2. Materials and Methods

2.1. Study Area and Forest Sites

This study was conducted in the southern part of the Moscow region (Russia), which is part of a boundary between the southern taiga and broad-leaved forest zone (Figure 1). The climate in the region is classified as temperate-continental, with a mean annual temperature of 5.7 °C and an annual precipitation of 640 mm for the period between 1991 and 2020 (current climatic norm). The mean monthly temperatures in July and January for the same period are 18.8 and −7.2 °C, respectively.
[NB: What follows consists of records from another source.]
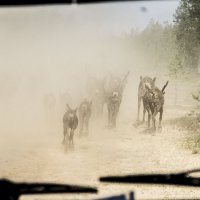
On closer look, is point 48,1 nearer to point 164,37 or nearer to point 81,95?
point 81,95

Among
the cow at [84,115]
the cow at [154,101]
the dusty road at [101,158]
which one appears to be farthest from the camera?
the cow at [154,101]

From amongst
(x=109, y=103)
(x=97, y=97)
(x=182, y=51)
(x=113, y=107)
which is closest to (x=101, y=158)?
(x=113, y=107)

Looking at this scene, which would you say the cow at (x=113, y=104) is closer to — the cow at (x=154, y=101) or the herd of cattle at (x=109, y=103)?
the herd of cattle at (x=109, y=103)

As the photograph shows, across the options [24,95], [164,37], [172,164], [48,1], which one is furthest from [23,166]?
[164,37]

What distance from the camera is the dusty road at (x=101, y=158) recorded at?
551 inches

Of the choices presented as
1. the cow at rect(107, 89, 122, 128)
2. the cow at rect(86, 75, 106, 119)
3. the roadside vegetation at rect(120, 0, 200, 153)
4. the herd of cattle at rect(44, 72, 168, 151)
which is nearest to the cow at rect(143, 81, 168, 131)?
the herd of cattle at rect(44, 72, 168, 151)

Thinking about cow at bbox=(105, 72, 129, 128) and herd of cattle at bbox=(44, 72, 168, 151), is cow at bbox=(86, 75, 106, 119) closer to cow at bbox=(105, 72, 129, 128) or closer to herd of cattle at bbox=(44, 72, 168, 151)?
herd of cattle at bbox=(44, 72, 168, 151)

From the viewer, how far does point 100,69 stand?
51.9m

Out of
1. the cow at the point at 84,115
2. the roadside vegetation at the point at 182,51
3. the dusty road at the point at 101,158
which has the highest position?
the roadside vegetation at the point at 182,51

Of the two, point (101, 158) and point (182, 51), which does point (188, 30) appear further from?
point (101, 158)

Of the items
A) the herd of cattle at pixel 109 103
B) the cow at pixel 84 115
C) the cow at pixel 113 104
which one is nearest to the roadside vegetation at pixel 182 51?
the herd of cattle at pixel 109 103

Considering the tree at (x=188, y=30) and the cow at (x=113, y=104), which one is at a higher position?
the tree at (x=188, y=30)

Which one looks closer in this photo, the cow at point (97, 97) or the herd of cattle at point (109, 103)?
the herd of cattle at point (109, 103)

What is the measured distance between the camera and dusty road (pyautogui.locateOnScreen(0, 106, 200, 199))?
13994 millimetres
A permanent snow cover can appear from November to the middle of January and remains until the end of April.
The experiment was carried out in a mature mixed forest (MMF) located in the territory of Prioksko-Terrasny State Reserve (54°50′ N, 37°35′ E) and in a secondary deciduous forest (SDF) adjacent to the Experimental Field Station of the Institute of Physicochemical and Biological Problems of Soil Sciences of the Russian Academy of Sciences (54°20′ N, 37°37′ E). The soils of the studied sites were classified as Entic Podzol (Arenic) in the MMF and Haplic Luvisol (Siltic) in the SDF. The distance between the studied forest sites is about 7.5 km. The soils of the two experimental sites markedly differ in their content of organic carbon (C) and total nitrogen (N), the C to N ratio, and pH value (Table 1). They are also characterized by different values of water holding capacity (WHC), which is mainly due to the differences in soil texture and C content. The carbon stock in the litter of the MMF site is 5.8 ± 0.3 Mg C per ha, which is 2.4 times higher than in the SDF site [38].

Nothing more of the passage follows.